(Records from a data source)
■ ■ ■ ■ ■ ■ ■

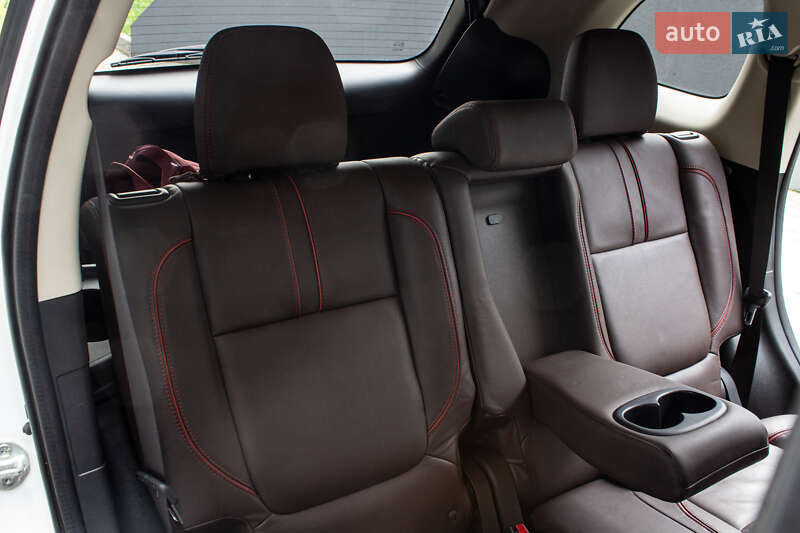 Внедорожник / Кроссовер Mitsubishi Outlander 2017 в Львове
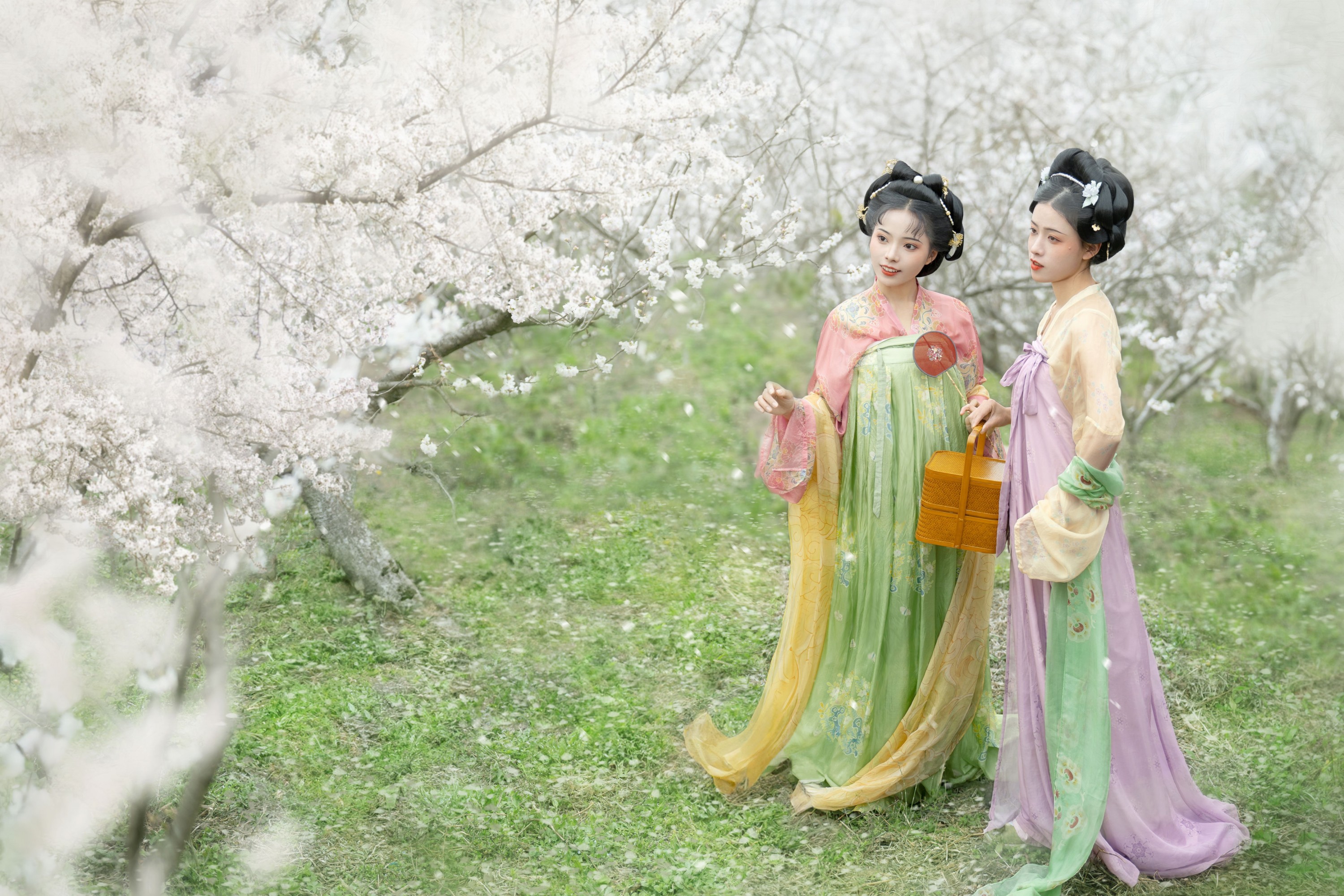 遥七不卖鸡毛菜 佳妃 – 《上春山》[9P]-66COS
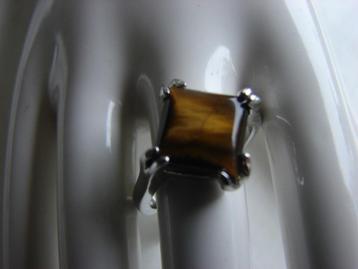 Nieuwe verzilverde ring met tijgeroog maat 19. beschikbaar voor biedingen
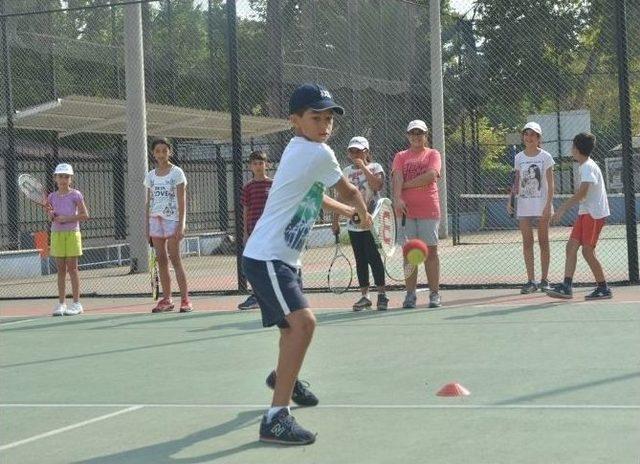 &ldquo;aileler &Ccedil;ocuklarına Tenis Oynayarak Model Olmalı&rdquo; 1
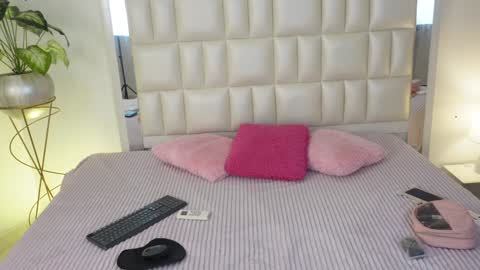   online show from January 28, 2025, 4:18 am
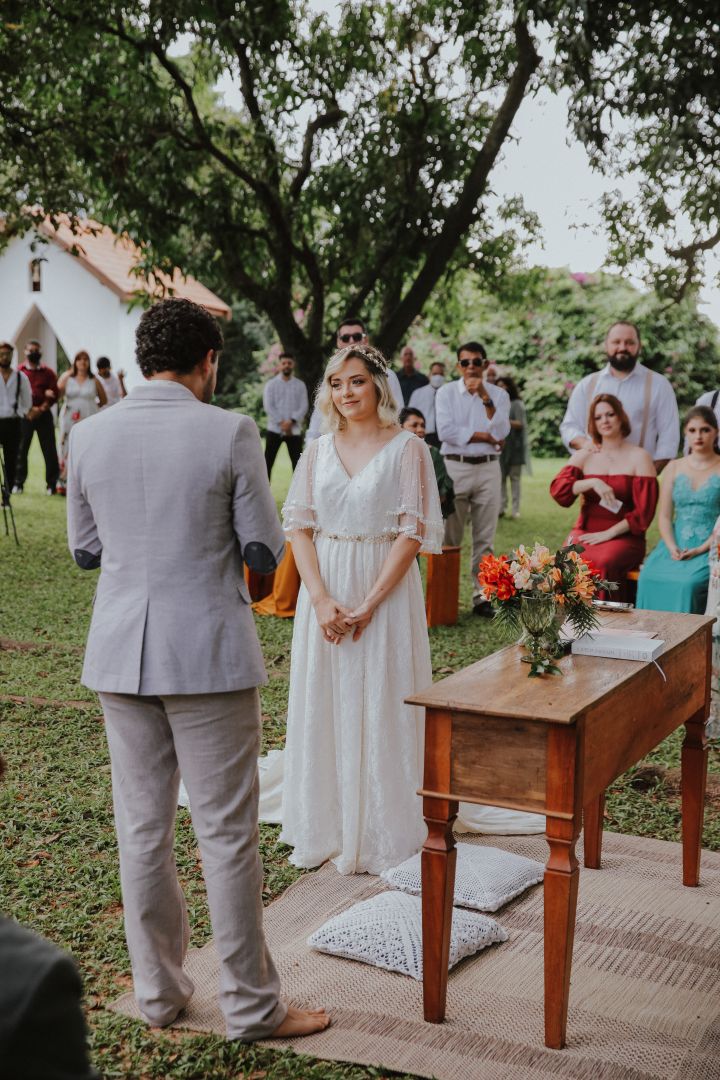 Bruna e Lucas | Casamento com personalidade ao ar livre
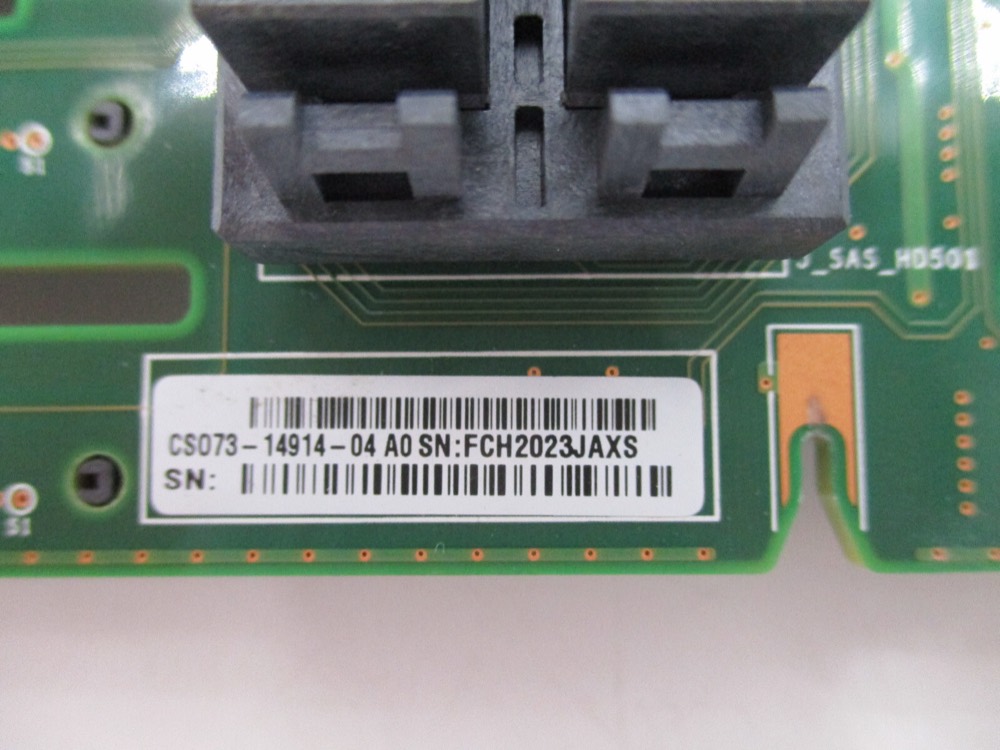 Бэкплейн Cisco UCS C240-M4 8-Bay Disk Backplane P/N: CS073-14914-04 Tested Working — фото 2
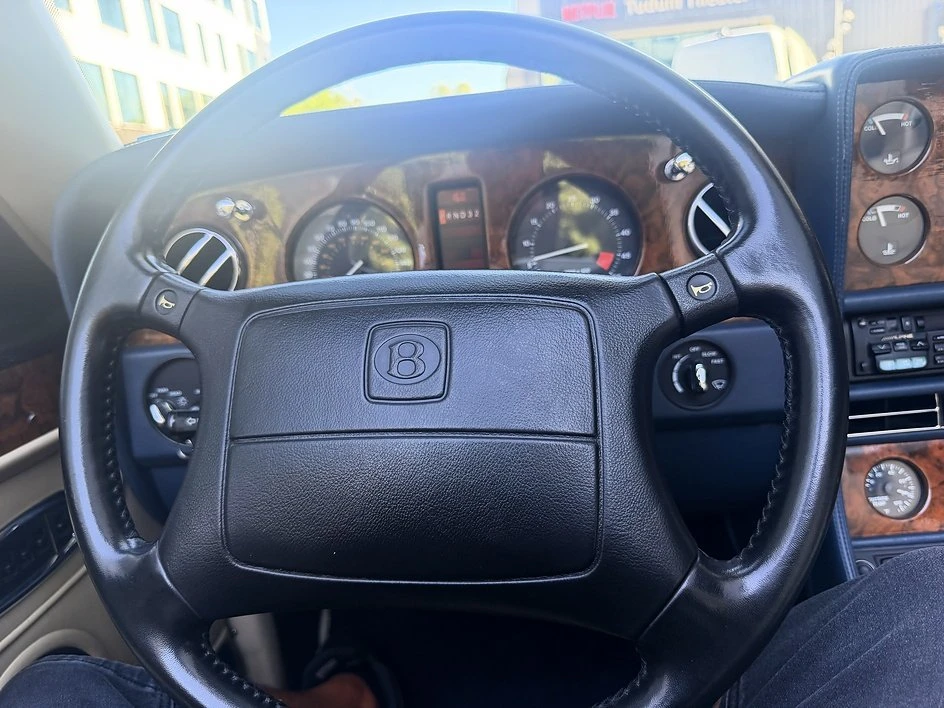 2006 Bentley Azure 2nd Gen - Image 13 of 20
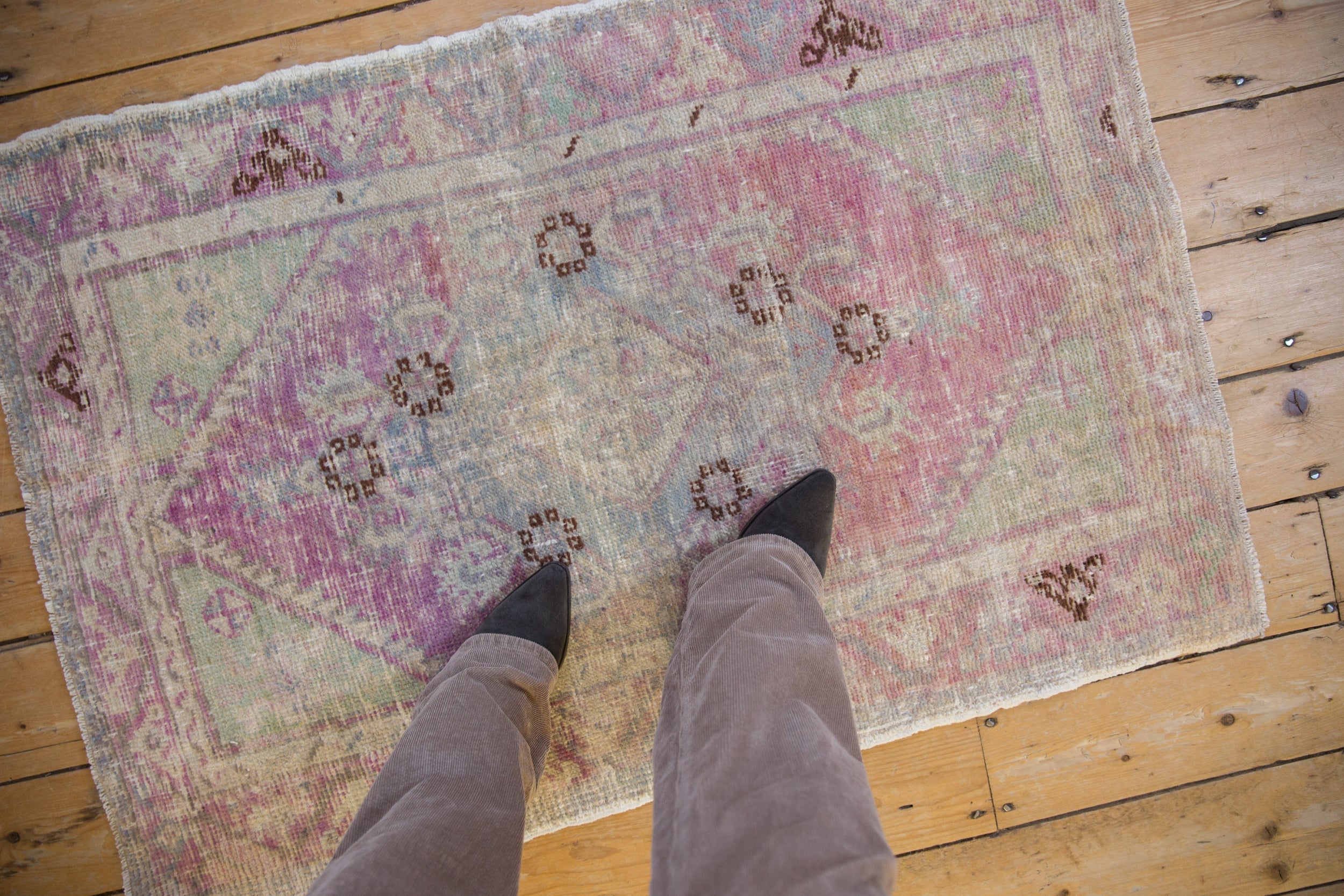 2.5x4 Vintage Distressed Oushak Rug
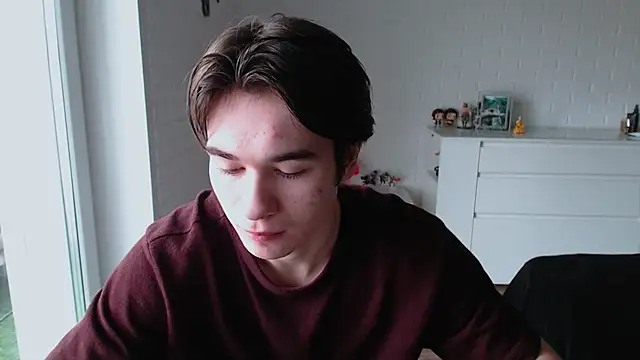 Snapshot of MarkusDean chatting on 10.23.25 MarkusDean online show from 10.23.25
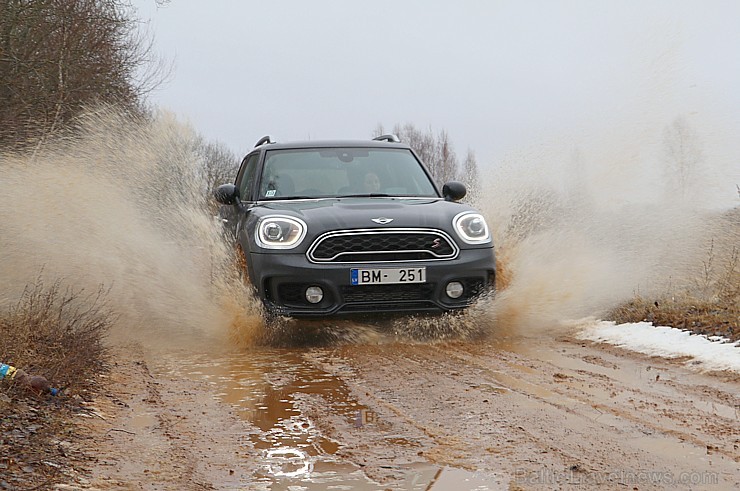 Travelnews.lv redakcija ar jauno MINI Countryman apceļo Vidzemi un Zemgali 193457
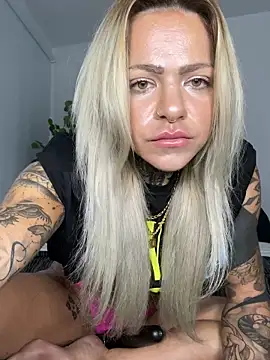 Divina X  online show from 12/05/25, 04:55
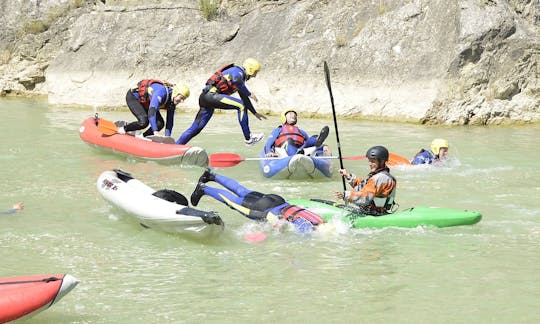 Canoe Rafting Tour in Murillo de Gállego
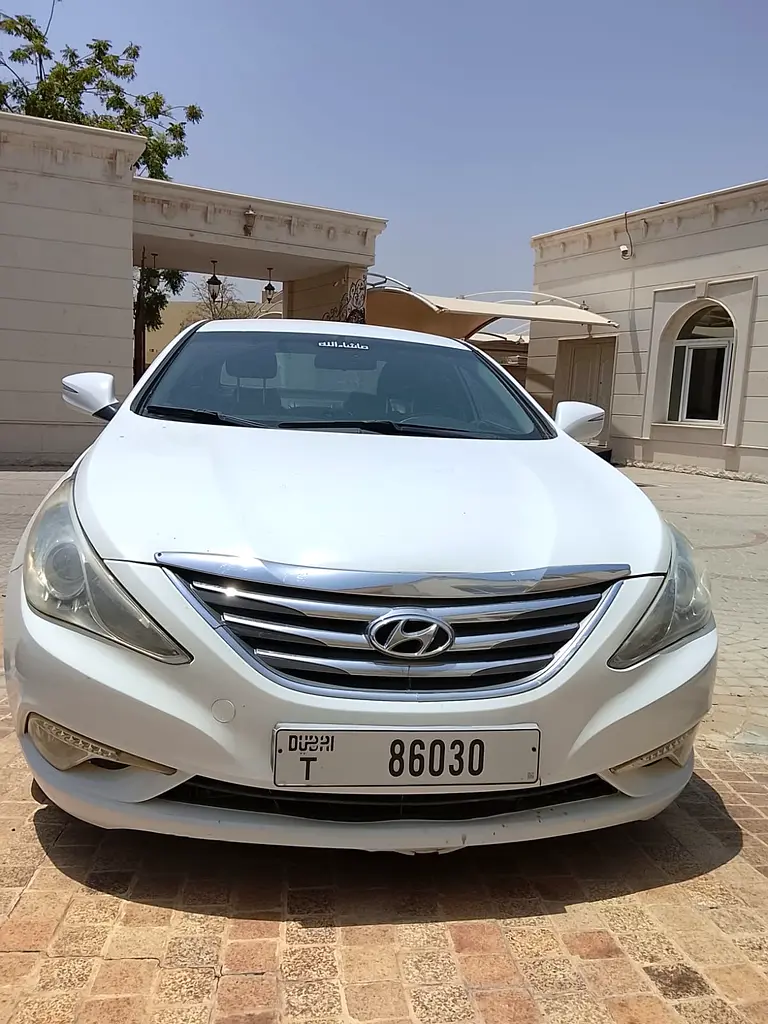 Hyundai Sonata 2013 — photo 1 of 10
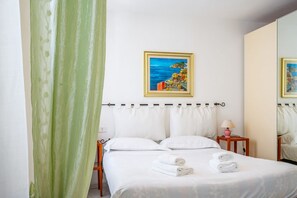 1 bedroom - Bright 58 sqm apartment, perfect for 3 people, located 700 meters from the center of Riomaggiore, where you can appreciate the true flavors and colors of the Mediterranean in the heart of the 5Terre! The apartment boasts a splendid terrace overlooking th (Riomaggiore)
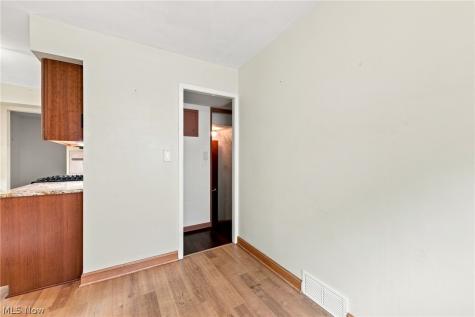 3648 Norwood Road Shaker Heights OH 44122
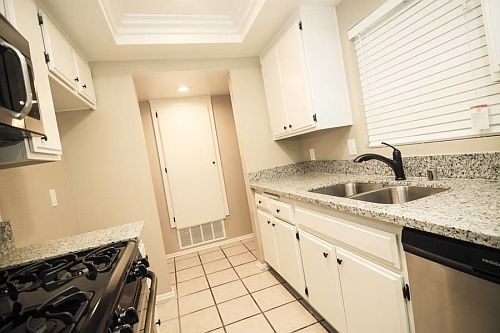 5th image of 440 W 5th St APT 306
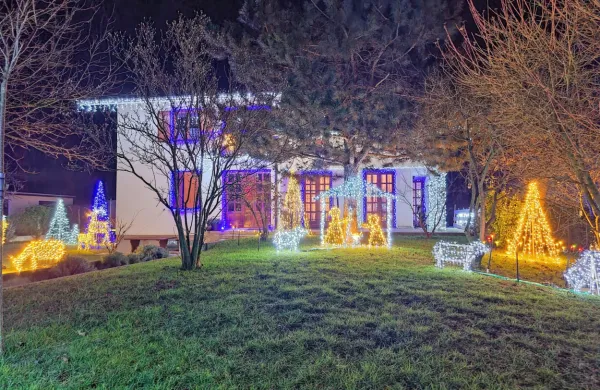  Hišo in okolico  krasi več kot 21.000 lučk. 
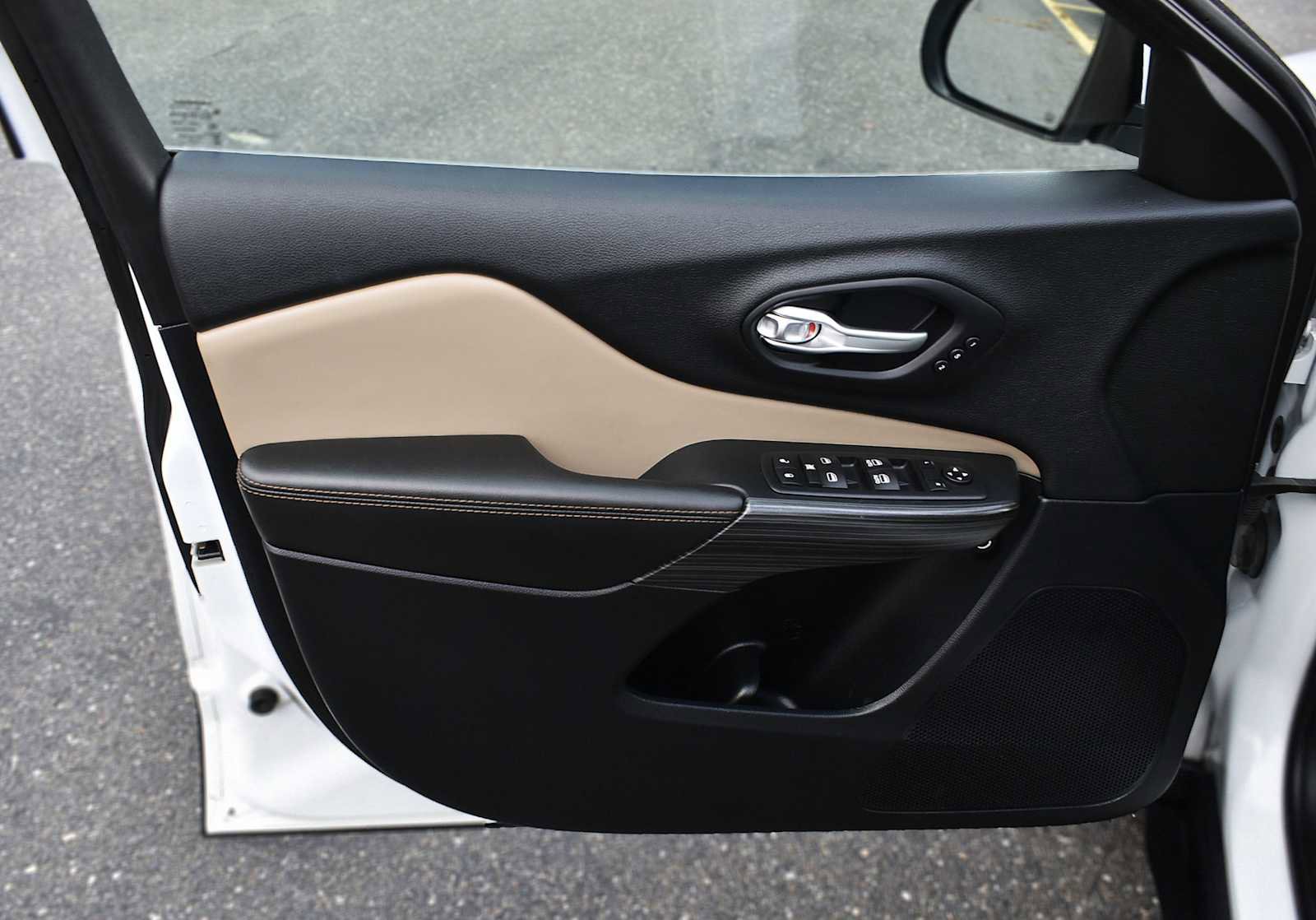 Used 2016 Jeep Cherokee Limited w/ Luxury Group image 21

■ ■ ■ ■ ■ ■ ■

EXERCISE - Would you write out an exact copy of the entries above, with no images?

TASK OUTPUT -
 Внедорожник / Кроссовер Mitsubishi Outlander 2017 в Львове
 遥七不卖鸡毛菜 佳妃 – 《上春山》[9P]-66COS
 Nieuwe verzilverde ring met tijgeroog maat 19. beschikbaar voor biedingen
 &ldquo;aileler &Ccedil;ocuklarına Tenis Oynayarak Model Olmalı&rdquo; 1
   online show from January 28, 2025, 4:18 am
 Bruna e Lucas | Casamento com personalidade ao ar livre
 Бэкплейн Cisco UCS C240-M4 8-Bay Disk Backplane P/N: CS073-14914-04 Tested Working — фото 2
 2006 Bentley Azure 2nd Gen - Image 13 of 20
 2.5x4 Vintage Distressed Oushak Rug
 Snapshot of MarkusDean chatting on 10.23.25 MarkusDean online show from 10.23.25
 Travelnews.lv redakcija ar jauno MINI Countryman apceļo Vidzemi un Zemgali 193457
 Divina X  online show from 12/05/25, 04:55
 Canoe Rafting Tour in Murillo de Gállego
 Hyundai Sonata 2013 — photo 1 of 10
 1 bedroom - Bright 58 sqm apartment, perfect for 3 people, located 700 meters from the center of Riomaggiore, where you can appreciate the true flavors and colors of the Mediterranean in the heart of the 5Terre! The apartment boasts a splendid terrace overlooking th (Riomaggiore)
 3648 Norwood Road Shaker Heights OH 44122
 5th image of 440 W 5th St APT 306
  Hišo in okolico  krasi več kot 21.000 lučk. 
 Used 2016 Jeep Cherokee Limited w/ Luxury Group image 21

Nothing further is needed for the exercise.